Yes — significantly. Scorching Ray's fire damage halves against fire-resistant targets (per-ray expected drops to 3.5), while Magic Missile's force damage is unchanged at 10.5 mean. MM beats SR even at low AC against fire-resistant targets.
Should I upcast Magic Missile to a 2nd-level slot?
Yes, when you'd otherwise burn the 2nd-level slot on Scorching Ray for a single target. Upcast MM (4d4+4, mean 14) matches or beats SR at every AC and saves the upside of force-damage typing.

Where this matters in practice

The auto-hit-vs-roll-to-hit decision shows up everywhere a caster has both options available. The crossover AC moves with modifier and resistance, but the shape stays the same.

BG3 mid-game wizards. By act 2 most casters have +5 spell-attack mod and access to both spells. Against fire-resistant enemies (a chunk of act 2's bestiary), MM's force damage skips the resistance halver entirely — a hidden +50% effective damage you don't see in the tooltip. See the BG3 weapon table for typical AC and modifier ranges.

Reliable-vs-nuke applied to spellcasting.

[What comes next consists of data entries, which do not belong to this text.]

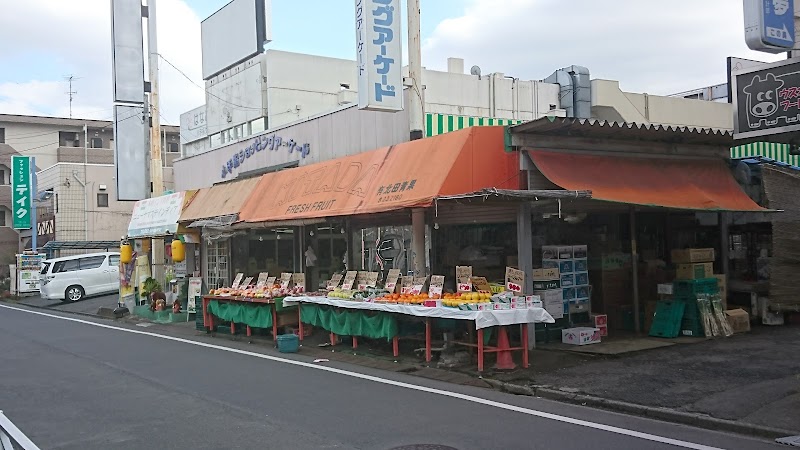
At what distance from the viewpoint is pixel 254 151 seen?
69.2ft

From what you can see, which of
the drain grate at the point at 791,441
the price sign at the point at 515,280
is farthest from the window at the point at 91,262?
the drain grate at the point at 791,441

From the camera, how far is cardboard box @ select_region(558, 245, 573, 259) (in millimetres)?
13430

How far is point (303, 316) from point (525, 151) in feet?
20.1

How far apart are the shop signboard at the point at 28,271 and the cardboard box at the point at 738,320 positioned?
33.0 metres

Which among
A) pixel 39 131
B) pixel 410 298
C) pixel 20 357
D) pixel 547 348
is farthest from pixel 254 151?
pixel 39 131

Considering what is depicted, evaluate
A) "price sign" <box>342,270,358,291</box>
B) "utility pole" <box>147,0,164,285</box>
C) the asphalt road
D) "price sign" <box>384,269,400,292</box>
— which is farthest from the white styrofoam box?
"utility pole" <box>147,0,164,285</box>

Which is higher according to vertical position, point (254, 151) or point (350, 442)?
point (254, 151)

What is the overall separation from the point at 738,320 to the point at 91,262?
2725 cm

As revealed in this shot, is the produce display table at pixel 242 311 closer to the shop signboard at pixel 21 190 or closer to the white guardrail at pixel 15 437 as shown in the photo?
the white guardrail at pixel 15 437

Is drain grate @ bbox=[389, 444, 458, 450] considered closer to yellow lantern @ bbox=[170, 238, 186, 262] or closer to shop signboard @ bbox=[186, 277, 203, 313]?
shop signboard @ bbox=[186, 277, 203, 313]

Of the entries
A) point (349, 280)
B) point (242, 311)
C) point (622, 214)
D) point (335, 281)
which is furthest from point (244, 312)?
point (622, 214)

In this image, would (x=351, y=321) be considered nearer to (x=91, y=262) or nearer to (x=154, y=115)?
(x=154, y=115)

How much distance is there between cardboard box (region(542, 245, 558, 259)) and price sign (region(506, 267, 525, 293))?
1905 millimetres

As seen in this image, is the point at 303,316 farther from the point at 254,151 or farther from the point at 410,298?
the point at 254,151
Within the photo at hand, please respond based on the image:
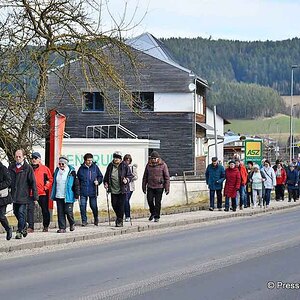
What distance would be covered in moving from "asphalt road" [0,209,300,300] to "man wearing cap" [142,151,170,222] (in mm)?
3659

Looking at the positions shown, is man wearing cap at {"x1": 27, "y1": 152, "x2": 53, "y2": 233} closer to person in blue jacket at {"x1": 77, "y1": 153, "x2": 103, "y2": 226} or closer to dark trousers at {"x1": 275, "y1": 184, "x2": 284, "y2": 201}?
person in blue jacket at {"x1": 77, "y1": 153, "x2": 103, "y2": 226}

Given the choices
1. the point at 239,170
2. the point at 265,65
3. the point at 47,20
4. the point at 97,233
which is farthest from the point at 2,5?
the point at 265,65

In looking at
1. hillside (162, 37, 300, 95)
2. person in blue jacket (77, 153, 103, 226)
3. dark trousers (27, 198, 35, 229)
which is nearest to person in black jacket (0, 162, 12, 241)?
dark trousers (27, 198, 35, 229)

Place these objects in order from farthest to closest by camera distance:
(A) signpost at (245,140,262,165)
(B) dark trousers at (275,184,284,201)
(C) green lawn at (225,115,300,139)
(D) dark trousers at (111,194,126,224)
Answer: (C) green lawn at (225,115,300,139) < (B) dark trousers at (275,184,284,201) < (A) signpost at (245,140,262,165) < (D) dark trousers at (111,194,126,224)

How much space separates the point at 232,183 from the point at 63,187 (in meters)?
10.3

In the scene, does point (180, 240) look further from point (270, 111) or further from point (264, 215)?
point (270, 111)

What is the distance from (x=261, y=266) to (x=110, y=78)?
11665 mm

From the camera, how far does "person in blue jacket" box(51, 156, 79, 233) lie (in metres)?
18.9

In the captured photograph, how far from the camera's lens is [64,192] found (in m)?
19.0

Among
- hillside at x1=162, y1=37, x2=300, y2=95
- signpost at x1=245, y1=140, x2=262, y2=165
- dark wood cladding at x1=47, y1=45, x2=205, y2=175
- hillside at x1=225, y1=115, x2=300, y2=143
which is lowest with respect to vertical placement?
signpost at x1=245, y1=140, x2=262, y2=165

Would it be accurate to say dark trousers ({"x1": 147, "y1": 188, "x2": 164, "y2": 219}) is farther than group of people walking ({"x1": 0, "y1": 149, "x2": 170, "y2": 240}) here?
Yes

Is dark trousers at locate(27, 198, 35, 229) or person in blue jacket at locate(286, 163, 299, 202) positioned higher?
person in blue jacket at locate(286, 163, 299, 202)

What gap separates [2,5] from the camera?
73.2 ft

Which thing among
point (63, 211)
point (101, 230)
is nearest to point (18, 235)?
point (63, 211)
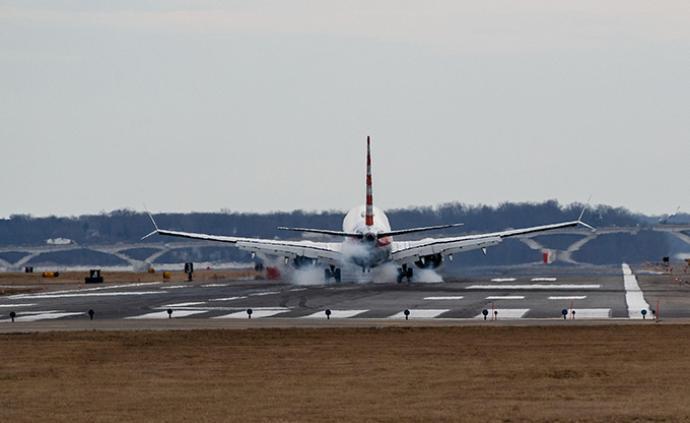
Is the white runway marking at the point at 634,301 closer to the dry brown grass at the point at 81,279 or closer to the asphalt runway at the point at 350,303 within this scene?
the asphalt runway at the point at 350,303

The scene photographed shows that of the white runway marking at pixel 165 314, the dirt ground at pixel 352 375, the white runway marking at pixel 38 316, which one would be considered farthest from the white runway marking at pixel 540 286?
the dirt ground at pixel 352 375

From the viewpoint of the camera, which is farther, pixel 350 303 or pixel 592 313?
pixel 350 303

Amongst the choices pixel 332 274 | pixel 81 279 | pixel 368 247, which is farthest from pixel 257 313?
pixel 81 279

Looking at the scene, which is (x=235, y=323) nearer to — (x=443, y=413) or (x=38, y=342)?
(x=38, y=342)

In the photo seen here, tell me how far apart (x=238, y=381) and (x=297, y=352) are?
8.13 meters

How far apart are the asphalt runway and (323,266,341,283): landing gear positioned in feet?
26.0

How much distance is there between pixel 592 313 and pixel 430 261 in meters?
Answer: 53.0

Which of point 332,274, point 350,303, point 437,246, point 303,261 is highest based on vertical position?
point 437,246

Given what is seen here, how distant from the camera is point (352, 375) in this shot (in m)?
38.5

Magic Missile is the textbook reliable build (low variance, auto-hit); Scorching Ray is the nuke (higher mean, can whiff). The reliable-vs-nuke pillar shows the same kill-threshold crossover applies — at low HP, SR's variance helps; at high HP, MM's reliability wins.

The slot-economy question. Both spells scale with slot level, and MM gets +1 dart per upcast vs SR's +1 ray. The divine smite math pillar's "spread vs burst" framing applies: MM spreads, SR bursts.